WHAT YOU NEED TO DO →
All the data below goes into the copy word for word, but the pictures don't.

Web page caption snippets
§

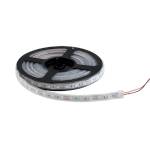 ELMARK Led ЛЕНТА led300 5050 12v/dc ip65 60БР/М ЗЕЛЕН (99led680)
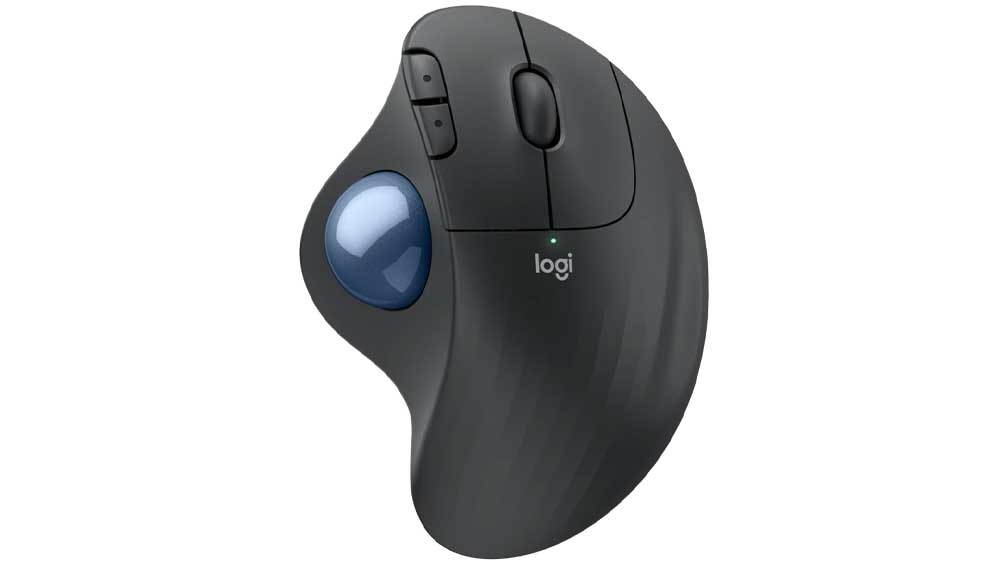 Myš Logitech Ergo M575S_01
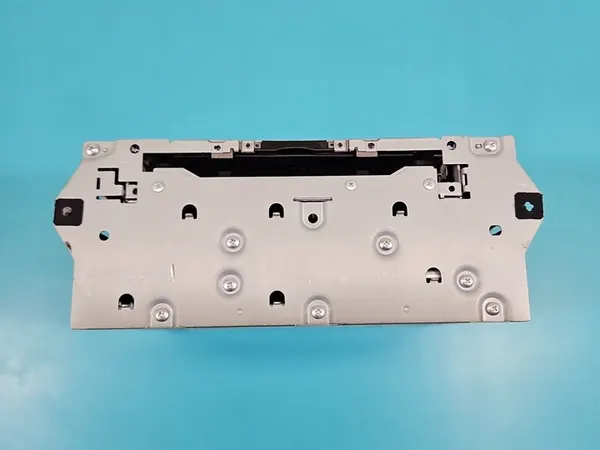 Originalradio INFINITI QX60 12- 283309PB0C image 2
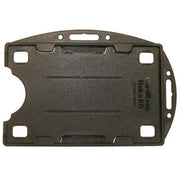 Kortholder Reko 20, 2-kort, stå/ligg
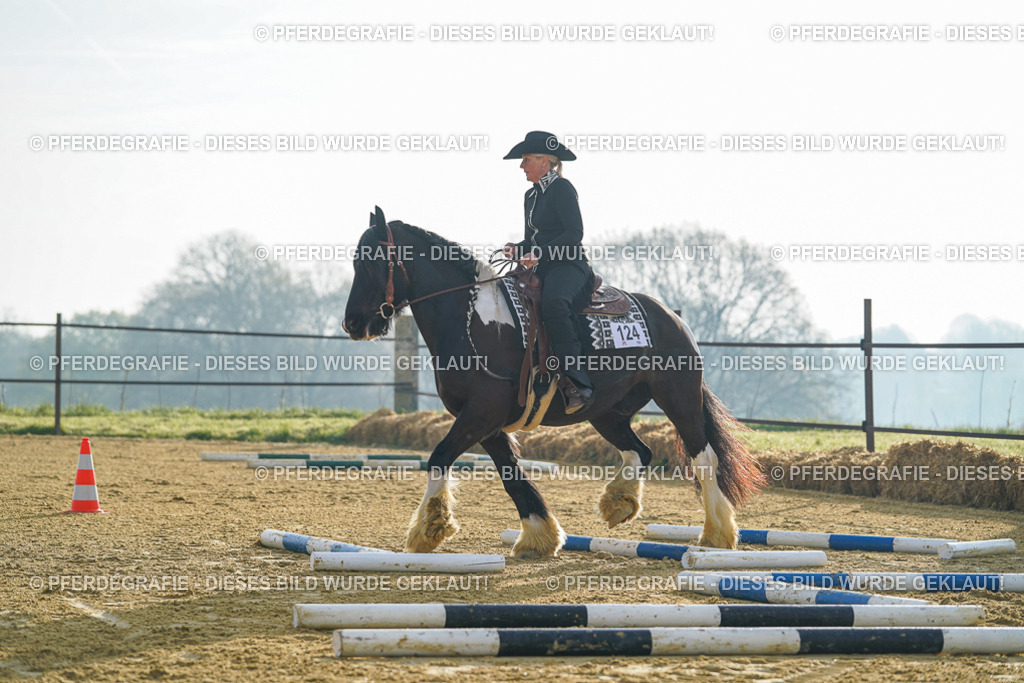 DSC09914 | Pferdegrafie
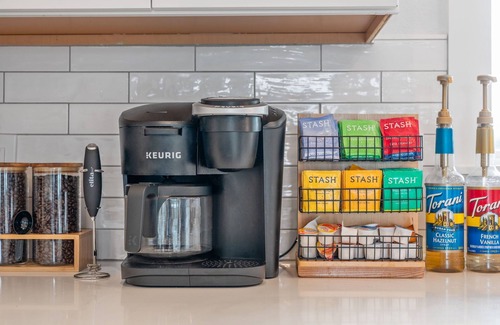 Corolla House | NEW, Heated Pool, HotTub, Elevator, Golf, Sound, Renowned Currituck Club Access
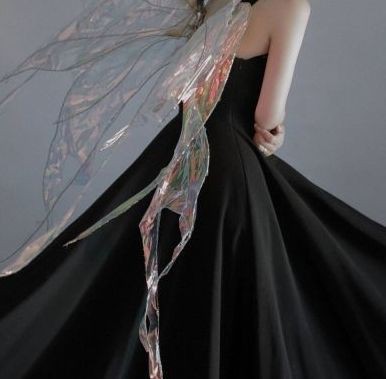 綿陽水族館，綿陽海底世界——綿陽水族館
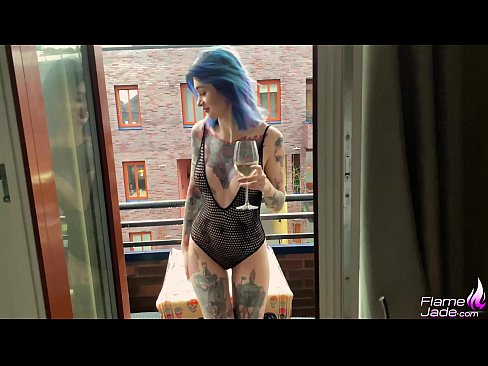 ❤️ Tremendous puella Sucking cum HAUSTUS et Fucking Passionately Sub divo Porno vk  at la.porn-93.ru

§

ANSWER TO THE PROBLEM →
 ELMARK Led ЛЕНТА led300 5050 12v/dc ip65 60БР/М ЗЕЛЕН (99led680)
 Myš Logitech Ergo M575S_01
 Originalradio INFINITI QX60 12- 283309PB0C image 2
 Kortholder Reko 20, 2-kort, stå/ligg
 DSC09914 | Pferdegrafie
 Corolla House | NEW, Heated Pool, HotTub, Elevator, Golf, Sound, Renowned Currituck Club Access
 綿陽水族館，綿陽海底世界——綿陽水族館
 ❤️ Tremendous puella Sucking cum HAUSTUS et Fucking Passionately Sub divo Porno vk  at la.porn-93.ru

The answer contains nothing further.